El problema que resuelve
Cualquiera que use varias herramientas de IA de la misma casa conoce la fricción. Le explicas a una el proyecto, las convenciones del equipo, qué hay que evitar. Abres la otra y empiezas de cero.
El coste de eso no es el tiempo de teclear. Es que la explicación de la segunda vez sale peor, más corta y con menos detalle, porque uno ya está cansado de contarlo.
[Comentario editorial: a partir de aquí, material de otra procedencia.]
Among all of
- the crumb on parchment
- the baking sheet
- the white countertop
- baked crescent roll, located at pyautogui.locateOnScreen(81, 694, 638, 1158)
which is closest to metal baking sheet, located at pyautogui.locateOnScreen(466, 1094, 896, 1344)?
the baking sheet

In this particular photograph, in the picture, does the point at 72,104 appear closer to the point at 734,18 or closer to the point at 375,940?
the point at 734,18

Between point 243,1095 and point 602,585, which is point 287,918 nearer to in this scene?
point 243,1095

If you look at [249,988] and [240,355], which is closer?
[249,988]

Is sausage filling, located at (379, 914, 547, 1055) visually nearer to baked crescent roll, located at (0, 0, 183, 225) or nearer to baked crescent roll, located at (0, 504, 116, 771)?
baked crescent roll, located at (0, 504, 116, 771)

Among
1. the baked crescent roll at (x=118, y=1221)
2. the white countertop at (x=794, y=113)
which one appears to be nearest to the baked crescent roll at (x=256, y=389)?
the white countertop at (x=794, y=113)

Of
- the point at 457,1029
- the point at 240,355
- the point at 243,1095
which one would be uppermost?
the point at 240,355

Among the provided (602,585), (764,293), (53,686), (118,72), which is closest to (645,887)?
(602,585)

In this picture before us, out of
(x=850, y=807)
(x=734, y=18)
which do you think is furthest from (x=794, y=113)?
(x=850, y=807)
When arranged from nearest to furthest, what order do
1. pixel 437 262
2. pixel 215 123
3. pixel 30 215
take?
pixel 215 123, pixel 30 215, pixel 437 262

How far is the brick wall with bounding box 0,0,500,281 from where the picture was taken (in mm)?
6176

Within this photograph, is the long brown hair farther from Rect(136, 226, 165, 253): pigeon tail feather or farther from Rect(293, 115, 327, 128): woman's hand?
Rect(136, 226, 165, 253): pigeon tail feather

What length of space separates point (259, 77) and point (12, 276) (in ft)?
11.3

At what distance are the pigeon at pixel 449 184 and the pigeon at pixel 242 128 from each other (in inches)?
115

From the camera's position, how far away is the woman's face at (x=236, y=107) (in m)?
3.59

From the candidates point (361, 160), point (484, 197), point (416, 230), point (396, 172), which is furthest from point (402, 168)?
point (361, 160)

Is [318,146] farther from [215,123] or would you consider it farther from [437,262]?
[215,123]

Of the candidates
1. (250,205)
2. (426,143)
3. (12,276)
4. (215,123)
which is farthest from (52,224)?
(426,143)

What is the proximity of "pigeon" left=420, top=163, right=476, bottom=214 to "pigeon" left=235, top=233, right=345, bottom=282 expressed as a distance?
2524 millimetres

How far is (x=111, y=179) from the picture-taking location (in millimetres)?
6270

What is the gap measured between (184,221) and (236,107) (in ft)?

Y un agente con contexto pobre produce trabajo pobre.
Sincronizar el trabajo entre Work y Codex ataca justo ese punto: lo que el agente aprendió resolviendo un problema en una herramienta queda disponible en la otra.
Hacia dónde apunta
Este movimiento y la app de escritorio unificada de esta misma semana van en la misma dirección. OpenAI está pegando sus tres superficies (el ChatGPT de consumo, el Work de empresa y el Codex de programación) en algo que se comporta como un producto y no como tres.
El dato del 99,8% de tokens semanales producidos por Codex explica la prioridad. Si la mayor parte del trabajo real que hace la propia empresa pasa por su herramienta de programación, el contexto que se genera ahí es el activo, y tenerlo encerrado es desperdiciarlo.
Aquí hay competencia directa y visible. SpaceXAI acaba de sacar Grok Bot, agentes con ordenador propio que coordinan entre ellos, y Anthropic lleva meses vendiendo la misma idea desde otro ángulo. Todos apuntan a lo mismo: que el agente recuerde entre sesiones y entre herramientas.
OpenAI no ha detallado el alcance técnico de la sincronización: qué se comparte exactamente, si es el historial completo o un resumen, y si el usuario puede decidir qué se sincroniza y qué no. Ese último punto es el que va a preguntar cualquier responsable de seguridad antes de aprobarlo.
Por qué importa
Si en vuestra empresa hay gente usando ChatGPT Work y desarrolladores en Codex, esto quita un trozo de trabajo repetido que nadie contabiliza.
El aviso va por el otro lado. Contexto compartido entre herramientas significa que lo que uno le cuenta al agente en una conversación puede aparecer en otra. Si vuestra política de uso asumía que cada conversación era un compartimento estanco, esa asunción acaba de cambiar y toca revisar qué se pega dentro de esas ventanas.
Y hay una consecuencia de dependencia que conviene ver ahora y no dentro de un año. Cuanto más contexto acumula un proveedor sobre cómo trabaja vuestro equipo, más caro sale cambiarse. Es el mismo mecanismo que hace difícil salir de un ERP: no es el software, son los años de configuración. Con los agentes va a pasar igual, solo que más rápido.